John Carmack Has Some Excellent Preservation Advice As More Games Disappear Forever

John Carmack Has Some Excellent Preservation Advice As More Games Disappear Forever

The famed game designer, rocket man, and VR enthusiast John Carmack, who co-created Doom, left Meta/Facebook late last year after spending a decade working on the business’s virtual reality initiatives. But just because he’s gone, doesn’t mean he’s not thinking about the company’s decisions.

The word that Echo VR, a game that was initially released on the rival Rift system before its developers were acquired by Facebook, would be closing down came along with last week’s discovery that Meta had wasted almost $14 billion on unsuccessful VR nonsense.

Rumbleverse and Knockout City also met similar ends last week, and their collective demises served as a helpful reminder that modern video games have a significant lifespan problem in that, once dismissed by publishers, they are incredibly susceptible to just disappearing for good.

Carmack has addressed the issue, giving a thorough statement to UploadVR last week that covers a wide range of Echo VR’s closure-related topics. Thoughts regarding how it’s crucial for studios to keep older games alive and how cost and manpower shouldn’t be the only factors they consider when making those decisions are what I’m most interested in.

Even if there are just 10,000 users actively using the system, he advises against eliminating their worth. When you take away something that a user values, your business suffers more harm than benefit from giving it to them or to others.

Of course, most of his expertise with this comes from his time at id Software, where older titles like Doom and Quake had slightly greater popularity than some unrelated VR titles with a small user base. But his main point is true!

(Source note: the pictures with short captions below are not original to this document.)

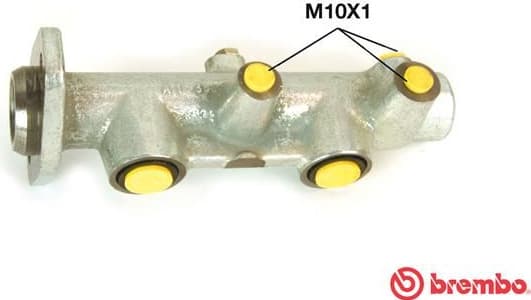 Brake Master Cylinder ESSENTIAL LINE M 24 029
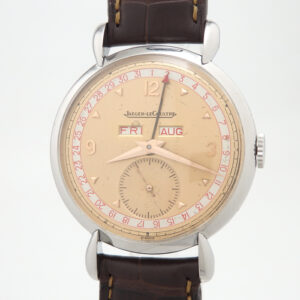 ジャガールクルト　JAEGER-LECOULTRE トリプルカレンダー　Cal484/A　手巻　1950年代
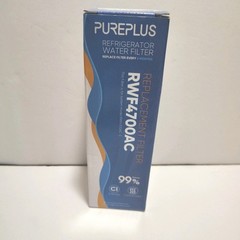 PUREPLUS RWF4700A Refrigerator Water Filter, New Sealed, RWF4700AC W/Reset Tool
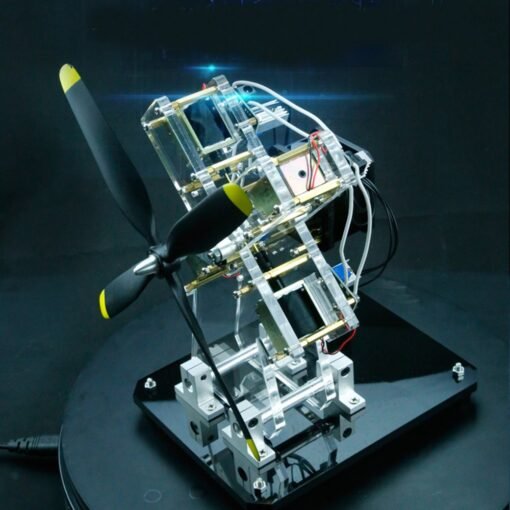 STARK-79 Hall Sensor Engine Model Digital Magnetic Levitation Reciprocating Two Coil Hall Motor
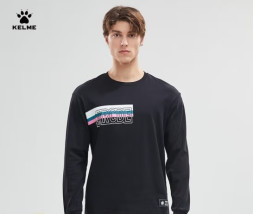Свитшот KELME Round Neck Long Sleeve T-Shirt Black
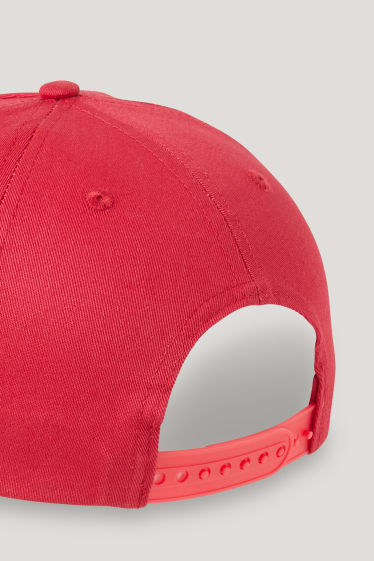 Clockhouse Boys - CLOCKHOUSE - cappellino - rosso scuro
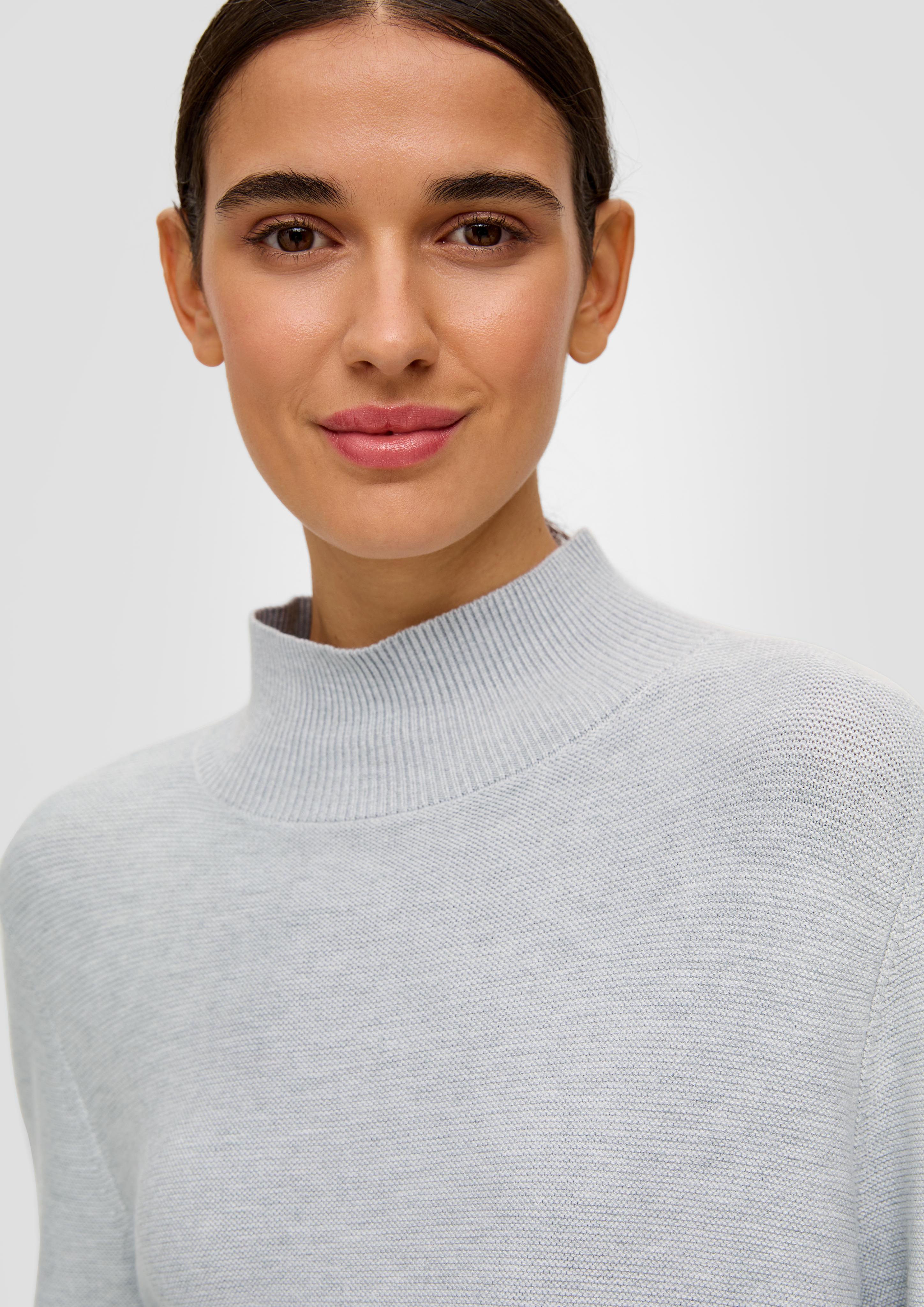 Feinstrickpullover aus Viskosemix  2135985-9103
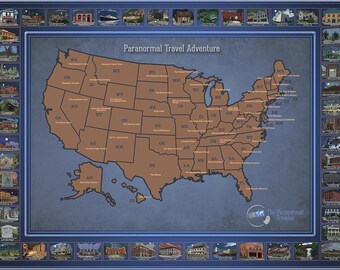 Paranormal Travel Adventure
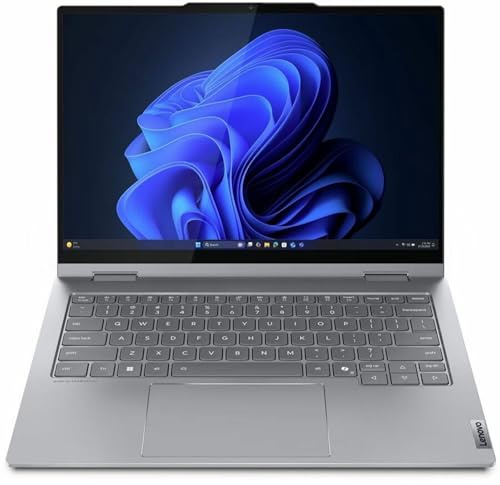 Lenovo ThinkBook 14 G5 IAU 21SQ0001US - Portátil convertible 2 en 1 con pantalla táctil de 14 pulgadas - WUXGA - Intel Core Ultra 5 225U - 16 GB - SSD de 256 GB - Teclado inglés (EE. UU.) - Luna Gray
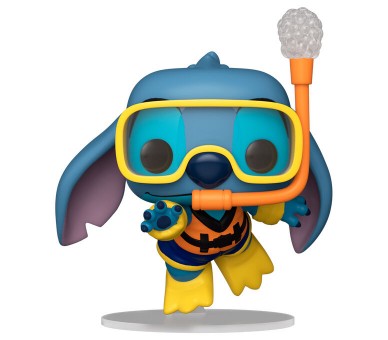 Figura POP Disney Lilo & Stitch Snorkeling Stitch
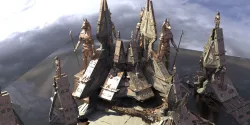 Anubis Returns pyramid tower Kit bash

As he explains further, the following advice is based on sound development principles as well as effective PR:

Every game should make sure they still work at some level without central server support. Even when not looking at end of life concerns, being able to work when the internet is down is valuable. If you can support some level of LAN play for a multiplayer game, the door is at least open for people to write proxies in the future. Supporting user-run servers as an option can actually save on hosting costs, and also opens up various community creative avenues.

Be disciplined about your build processes and what you put in your source tree, so there is at least the possibility of making the project open source. Think twice before adding dependencies that you can’t redistribute, and consider testing with stubbed out versions of the things you do use. Don’t do things in your code that wouldn’t be acceptable for the whole world to see. Most of game development is a panicky rush to make things stop falling apart long enough to ship, so it can be hard to dedicated time to fundamental software engineering, but there is a satisfaction to it, and it can pay off with less problematic late stage development.

One of the games I mentioned earlier, Knockout City, is doing this to its credit. Later this year, when the game’s current version is discontinued, a new standalone release will be available that supports private servers, effectively allowing users to continue playing the game indefinitely.